◆ Stated task
Render this sentence from the passage on first graders' gestures in engineering design into Spanish: "Engineering education centers around designing and optimizing solutions to engineering challenges."

— start Extract —

Communication of ideas involves the simultaneous efforts of verbal, physical and neurological processes (Sherr, 2008). In elementary classrooms where young students are in the process of developing their verbal capacities, gestures from both the teacher and students serve as a key component of communication of new ideas and the processing of social information (Foglia & Wilson, 2013). Thus far, research efforts to understand how students utilize gestures in the communication and understanding of ideas have focused primarily on mathematics and the physical sciences (see Nemirovsky & Ferrara, 2009; Nuñez, Edwards & Matos, 1999; Shapiro, 2014; Sherr, 2008). With the introduction of the Next Generation Science Standards (NGSS Lead States, 2013), students engineering is now included in K-12 instruction. Engineering education centers around designing and optimizing solutions to engineering challenges. The creation of a design solution differentiates engineering education from other classroom subject areas. Current work in engineering education focuses mostly on students’ words or drawings, leaving out gestures as an important component of students' communication of engineering designs. This study aimed to contribute to the general understanding of students’ use of gestures and manipulatives when discussing their engineering design solutions and is part of a larger NSF-funded project. Students participated in pre- and post-field trip classroom activities that extended learning done on an engineering-focused field trip to the local science center into the classroom. For this study, we focused on a module that challenged students to design a craft that either slowed the fall of a penny (classroom engineering design challenge) or hovered in a column of upward moving air (field trip engineering design challenge). We analyzed six videos (3 from the classroom and 3 from the field trip) of first-grade student explanations of their crafts to identify their use of gestures and prototyped craft design solutions in communicating. In this paper, we explore how student use of gestures and use of prototyped design solutions overlap and differentiate to understand how student sense-making can be understood through each.

— end Extract —
— start Provided material —

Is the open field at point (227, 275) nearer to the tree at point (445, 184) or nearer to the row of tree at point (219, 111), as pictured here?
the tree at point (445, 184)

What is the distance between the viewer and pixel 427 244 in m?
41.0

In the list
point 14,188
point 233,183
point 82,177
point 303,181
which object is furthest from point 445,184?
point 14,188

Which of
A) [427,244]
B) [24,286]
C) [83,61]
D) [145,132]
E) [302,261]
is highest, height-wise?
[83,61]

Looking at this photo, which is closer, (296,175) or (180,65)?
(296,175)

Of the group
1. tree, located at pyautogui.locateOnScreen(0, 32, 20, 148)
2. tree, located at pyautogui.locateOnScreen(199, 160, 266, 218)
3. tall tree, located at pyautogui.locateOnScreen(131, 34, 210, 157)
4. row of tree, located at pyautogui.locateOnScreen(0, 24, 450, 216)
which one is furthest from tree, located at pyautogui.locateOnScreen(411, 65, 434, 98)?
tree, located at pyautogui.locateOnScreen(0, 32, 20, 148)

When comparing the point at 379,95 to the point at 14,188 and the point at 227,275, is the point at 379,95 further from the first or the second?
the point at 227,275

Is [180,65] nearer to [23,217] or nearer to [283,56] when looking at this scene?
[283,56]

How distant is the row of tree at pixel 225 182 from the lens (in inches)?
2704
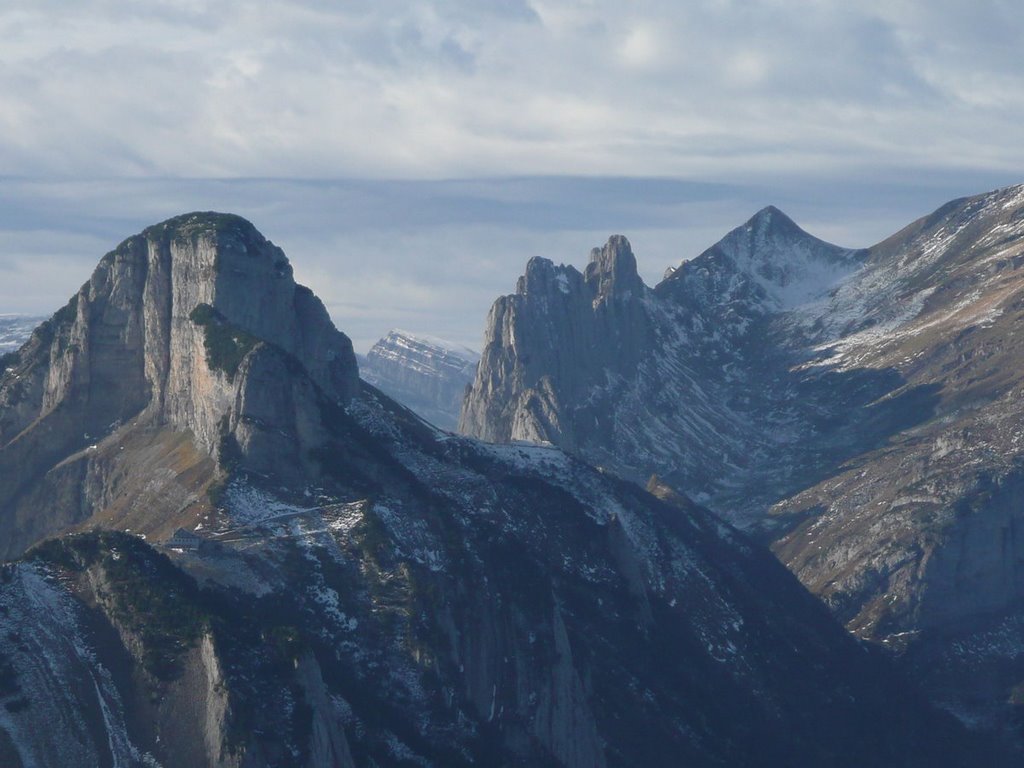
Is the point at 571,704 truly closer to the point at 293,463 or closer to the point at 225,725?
the point at 293,463

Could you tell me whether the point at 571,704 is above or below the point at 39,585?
below

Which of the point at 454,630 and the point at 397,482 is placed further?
the point at 397,482

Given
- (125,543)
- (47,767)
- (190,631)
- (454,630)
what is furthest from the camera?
(454,630)

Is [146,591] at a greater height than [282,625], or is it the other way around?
[146,591]

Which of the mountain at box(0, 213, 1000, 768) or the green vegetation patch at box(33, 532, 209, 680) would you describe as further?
the green vegetation patch at box(33, 532, 209, 680)

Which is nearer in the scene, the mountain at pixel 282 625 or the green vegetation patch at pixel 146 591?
the mountain at pixel 282 625

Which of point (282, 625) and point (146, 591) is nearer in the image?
point (146, 591)

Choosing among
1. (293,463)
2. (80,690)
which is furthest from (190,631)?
(293,463)

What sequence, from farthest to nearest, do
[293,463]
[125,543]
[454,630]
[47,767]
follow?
[293,463]
[454,630]
[125,543]
[47,767]

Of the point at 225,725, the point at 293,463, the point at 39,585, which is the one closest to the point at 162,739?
the point at 225,725
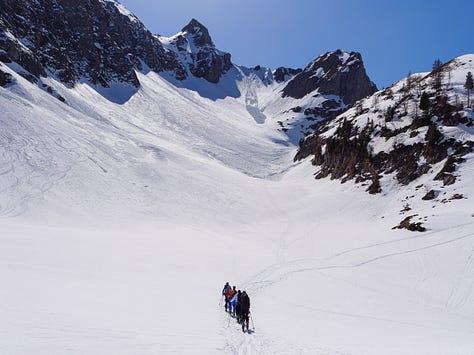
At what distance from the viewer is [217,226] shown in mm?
42781

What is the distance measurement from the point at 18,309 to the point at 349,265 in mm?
24559

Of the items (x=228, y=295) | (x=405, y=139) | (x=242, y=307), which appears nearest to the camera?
(x=242, y=307)

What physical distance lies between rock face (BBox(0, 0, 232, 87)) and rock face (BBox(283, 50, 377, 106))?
67.1 metres

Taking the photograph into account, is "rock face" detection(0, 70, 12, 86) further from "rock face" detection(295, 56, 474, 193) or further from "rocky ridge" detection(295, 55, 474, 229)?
"rock face" detection(295, 56, 474, 193)

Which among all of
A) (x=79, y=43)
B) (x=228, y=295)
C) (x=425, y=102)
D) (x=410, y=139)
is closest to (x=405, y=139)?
(x=410, y=139)

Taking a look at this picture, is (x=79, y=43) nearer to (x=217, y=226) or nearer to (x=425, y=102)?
(x=217, y=226)

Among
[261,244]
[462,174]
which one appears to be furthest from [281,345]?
[462,174]

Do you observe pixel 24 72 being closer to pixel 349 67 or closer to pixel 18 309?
pixel 18 309

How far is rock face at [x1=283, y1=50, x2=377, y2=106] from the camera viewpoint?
175125mm

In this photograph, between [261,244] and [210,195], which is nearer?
[261,244]

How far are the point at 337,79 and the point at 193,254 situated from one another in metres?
172

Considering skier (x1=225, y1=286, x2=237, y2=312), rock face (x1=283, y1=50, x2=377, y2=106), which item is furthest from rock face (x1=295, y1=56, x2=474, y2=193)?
rock face (x1=283, y1=50, x2=377, y2=106)

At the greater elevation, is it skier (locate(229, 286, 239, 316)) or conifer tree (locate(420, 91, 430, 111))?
conifer tree (locate(420, 91, 430, 111))

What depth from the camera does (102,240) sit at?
26969 mm
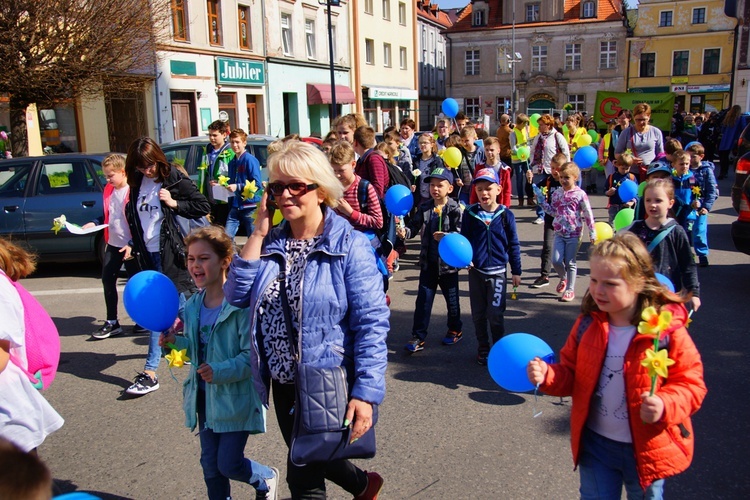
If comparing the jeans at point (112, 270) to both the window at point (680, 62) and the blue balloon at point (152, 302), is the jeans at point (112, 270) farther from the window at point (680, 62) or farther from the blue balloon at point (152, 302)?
the window at point (680, 62)

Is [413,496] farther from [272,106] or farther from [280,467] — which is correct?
[272,106]

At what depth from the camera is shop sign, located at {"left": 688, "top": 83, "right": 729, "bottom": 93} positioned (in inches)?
2109

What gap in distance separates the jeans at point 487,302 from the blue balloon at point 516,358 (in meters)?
2.26

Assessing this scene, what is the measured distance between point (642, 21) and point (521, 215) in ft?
167

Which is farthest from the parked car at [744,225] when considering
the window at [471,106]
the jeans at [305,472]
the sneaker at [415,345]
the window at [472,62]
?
the window at [472,62]

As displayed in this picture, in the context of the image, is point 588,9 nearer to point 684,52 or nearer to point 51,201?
point 684,52

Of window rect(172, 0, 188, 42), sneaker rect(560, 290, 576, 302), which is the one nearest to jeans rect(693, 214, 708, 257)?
sneaker rect(560, 290, 576, 302)

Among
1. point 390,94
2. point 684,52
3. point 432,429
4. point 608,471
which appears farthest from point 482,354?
point 684,52

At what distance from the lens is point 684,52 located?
55.0m

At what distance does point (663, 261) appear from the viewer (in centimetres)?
398

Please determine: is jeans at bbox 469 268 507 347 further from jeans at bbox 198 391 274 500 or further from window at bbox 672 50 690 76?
window at bbox 672 50 690 76

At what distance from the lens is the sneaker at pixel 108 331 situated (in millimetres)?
5977

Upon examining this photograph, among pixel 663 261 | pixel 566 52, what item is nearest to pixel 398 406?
pixel 663 261

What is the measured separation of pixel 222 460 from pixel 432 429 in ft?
5.19
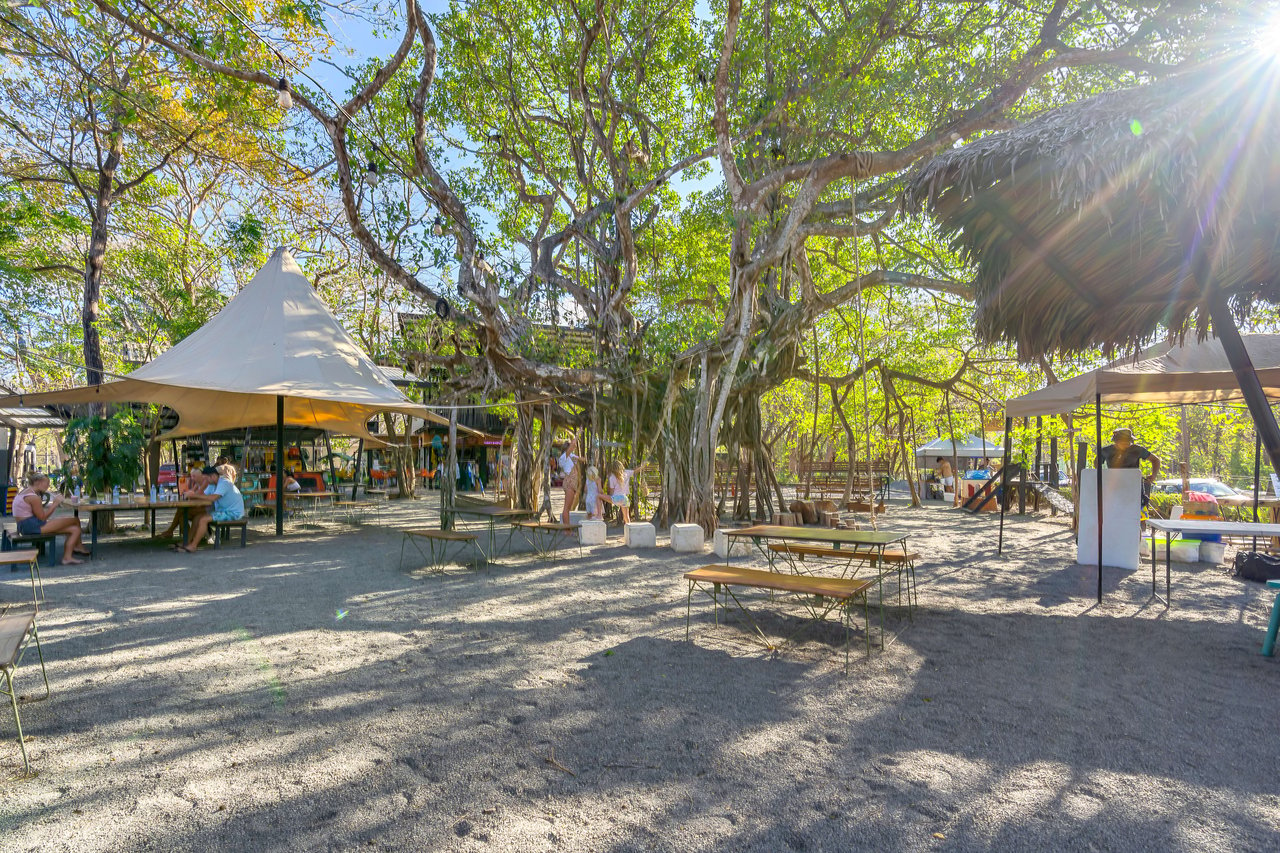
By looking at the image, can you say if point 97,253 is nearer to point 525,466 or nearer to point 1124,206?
point 525,466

— end Provided material —

◆ Final result
La educación en ingeniería se centra en diseñar y optimizar soluciones a desafíos de ingeniería.